Copy out every line in the listing below that contains the word "Dezent". Match upper and lower case.

**Supplied entries:**
------

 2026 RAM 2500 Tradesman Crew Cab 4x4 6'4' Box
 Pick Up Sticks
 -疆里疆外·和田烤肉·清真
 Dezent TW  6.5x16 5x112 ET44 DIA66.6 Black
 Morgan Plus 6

------

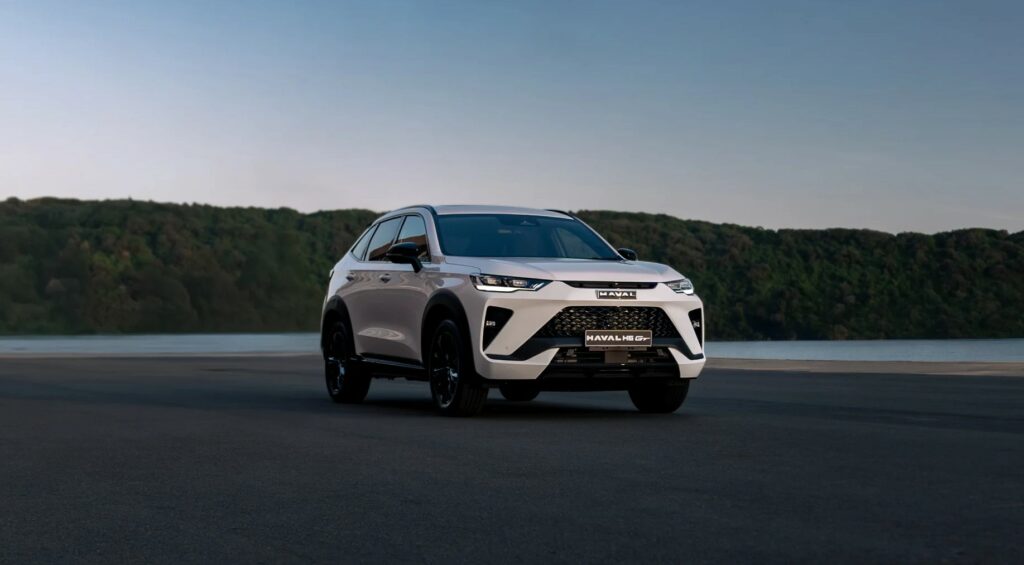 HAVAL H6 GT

------

**Result of the task:**
 Dezent TW  6.5x16 5x112 ET44 DIA66.6 Black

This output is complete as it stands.